Она чувствовала, как в ней поднимается ярость против этого мужичонки, со слезами произносящего в ее лавке резкие и опасные слова, и как она перестает владеть собой.
– Если тебе хочется плакать, ступай домой и плачь там, а не в лавке, на виду у всех, – раздраженно и зло оборвала она Весо.
– Посмел бы, так и посреди площади плакал бы.
– Плачь где угодно, а я не желаю навлекать на себя подозрение и иметь дело с полицией. Понимаешь, не желаю!
– Не бойся, не бойся, – с горечью и презрением отвечал маленький человек, глядя на нее искоса и словно бы свысока. – Плакать не возбраняется. А к тому же ведь плачешь-то не ты, а я. Тебе ничего не сделают. Все знают, что ты ни о ком слез проливать не станешь.
– Это мое дело. Будь у тебя побольше разума, и ты не стал бы плакать.
– Я плачу, потому что серб не может не плакать. И не стыжусь этого. А куда тебя твой разум заведет, увидим еще. И сегодня мне приятней слышать, что я плачу оттого, что слаб и глуп, чем быть отступником и выродком вроде некоторых.
Бог знает, сколько бы продолжалась эта приглушенная распря в темном углу лавки, что бы они еще наговорили друг другу, если бы вошедший с улицы покупатель не прервал их спор.
Отношения между ними стали еще более натянутыми, чем прежде, но эта натянутость казалась обоим столь естественной и неизбежной, что нисколько их не тяготила, – каждый поступал так, как полагал правильным и единственно возможным.

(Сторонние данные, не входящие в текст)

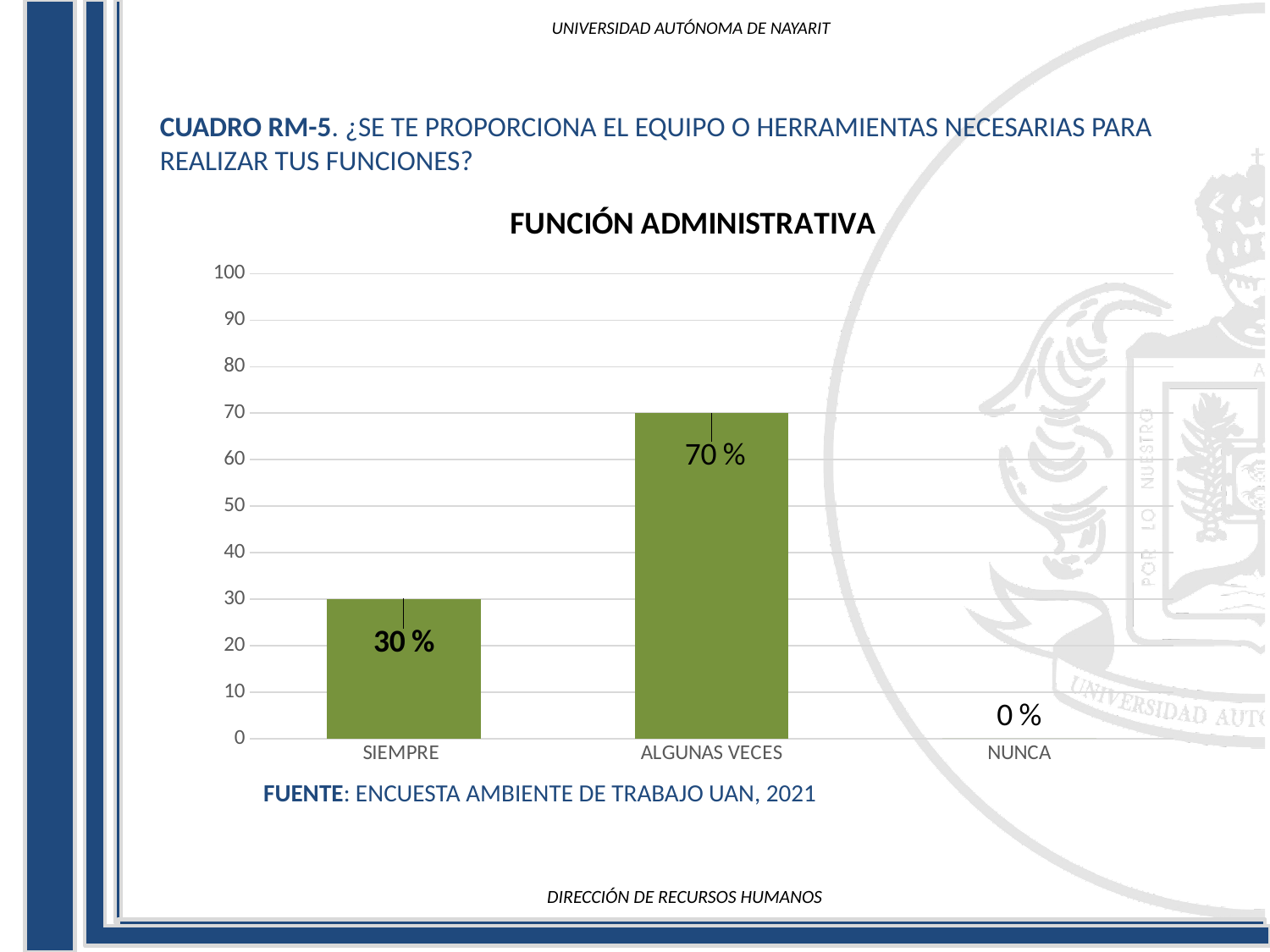
What is the difference between the values for ALGUNAS VECES and SIEMPRE? 40 % What is the title of the chart? FUNCIÓN ADMINISTRATIVA Which category has the lowest value? NUNCA Which is larger, the value for SIEMPRE or the value for ALGUNAS VECES? ALGUNAS VECES What is the value for ALGUNAS VECES? 70 % What is the value for SIEMPRE? 30 % Which category has the highest value? ALGUNAS VECES Is the value for ALGUNAS VECES greater or less than 50? greater What is the source cited below the chart? ENCUESTA AMBIENTE DE TRABAJO UAN, 2021 What is the value for NUNCA? 0 % How many categories are shown on the x axis? 3 What kind of chart is shown on the slide? bar chart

Однако в длинной веренице картин и лиц того времени, которые она и сейчас отчетливо представляет себе по отдельности, но так и не может охватить в целом, выделяется фигура Рафо Конфорти.
Уже в конце 1914 года стали заметны перемены в его деловых связях, в манере говорить, в поведении, и с течением времени он изменялся все разительней. Барышня не могла бы сказать, как происходили и как развивались эти перемены, но она их ясно видела и прекрасно чувствовала. Вначале Рафо переживал подъем. Он быстро поднимался вверх, становясь в глазах окружающих, вопреки физическим законам и согласно общественным, не меньше, а больше. Перемены были столь стремительны и глубоки, что Барышня даже в памяти не могла вызвать облик довоенного Конфорти. В его манере держаться появились солидность, спокойствие и уверенность, в речах – скупость, в движениях – плавность. Ничто в нем не напоминало о горящих глазах и вздрагивающих от нетерпения руках, о лавинах заклинаний и уверений. Беседуя с ней, он бывал теперь учтив и предупредителен, но в то же время казался каким-то чужим, далеким и рассеянным, словно мысли его, зрение и слух занимало что-то гораздо более важное. Все бы вам отдал, только не свое внимание. Прежние деловые связи, мелкие ростовщические операции Рафо давно забросил, а его длинная старая лавка на Ферха-дии превратилась в один из его многочисленных складов. Сам Конфорти восседал в совершенно новых светлых комнатах Акционерного общества «Ткань». Восседал, когда не был в отлучке по делам общества в Вене, Праге или Будапеште. И каждый раз, возвращаясь из этих поездок, казался Барышне еще более далеким и рассеянным. Летом 1916 года он ездил с женой в Карлсбад и вернулся оттуда совсем умиротворенный и утонченный, словно бы умытый и побелевший.